If contacting by telephone: Begin by saying who you are and how you got the person's name, then ask if this is a good time to talk. If it's not, explain your reason for calling and ask when you might call back. If you sent an introductory letter/email and this is a follow-up call, ask if your letter was received and restate your reason for getting in touch.

If your contact can't talk or meet with you, thank her anyway. If it feels comfortable, ask if she can refer you to anyone else in the field, and if you might use her name when introducing yourself. Be prepared with your questions before you call, in case your contact happens to be free and you have a spontaneous opportunity for a telephone interview.

Phone Messages: Always give your phone number when leaving a message and remember to speak slowly and clearly. Make sure your own voicemail message is professional.

Confirmation: When you call to set up an in-person appointment, do not hesitate to clarify date, time, location, appropriate attire, and parking availability.

Prepare Thoroughly

Plan to present yourself in a professional manner. Prepare a list of the questions most important to you (see the attached list of Potential Questions for some ideas). If you are meeting in person be prompt, dress appropriately for that business and be well groomed. Remember to bring driving directions, your questions, pen, paper and resume.

Start early - don't get caught in traffic. If this is a telephone interview, be sure to call on time. Making a good impression helps ensure that this person will remain a valuable networking contact in the future.

If you have a polished resume, bring it with you. Your contact may ask to see it, or you may have an opportunity to show it and get some feedback. Remember that if you do show your resume, it will be to get advice, not to ask directly for a job or internship.

Conduct the Interview Professionally

  1. Listen carefully and try to ask the questions most important to you. Be aware of your contact's time constraints.
  2. It is not appropriate to set up an informational interview, and then ask directly for an internship or job. You may ask for advice about how to get relevant experience, how to start your job search, or how to get appropriate training. If you positively impress contacts, they may refer or recommend you when they hear of job openings.
  3. At the close of the interview, thank your contact for his or her time. Don't forget to ask if s/he knows of other people who might help you with further information or different perspectives. Provided you make it clear that you're not trying to get a job through this particular interview, it is acceptable to ask in a general way if your contact knows of any job openings, or if s/he would keep you in mind upon learning of openings.
  4. Follow up if you want to be remembered.
  5. Always send a thank-you letter within two to three days of your visit. Although everyone knows they're supposed to do this, many people just don't bother, making those who do really stand out.

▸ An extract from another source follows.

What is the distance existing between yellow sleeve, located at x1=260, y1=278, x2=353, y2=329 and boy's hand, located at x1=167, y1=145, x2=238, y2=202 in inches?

Mention parts of your talk that you enjoyed and advice you found helpful. If possible, include what you plan to do with the information you received. For instance, you might be able to say that you have already set up another informational interview with someone recommended by this contact. Be sure your letter is written well: no typos, misspellings, incorrect grammar, etc. Your letter will make an impression, and you want that impression to be positive.
  6. Keep a record of all your contacts. You may need to speak with them again at another point in your job search. You can keep networking information on index cards, in a binder or even on your computer - whatever works best for you. Include such data as your contact's address, phone, email, dates of contact, advice offered, names and phone numbers of people they suggested you call, and the date you mailed your thank-you note.
  7. Finally, write again in a month or two restating how their advice helped you, and letting them know how your information gathering/job search is going.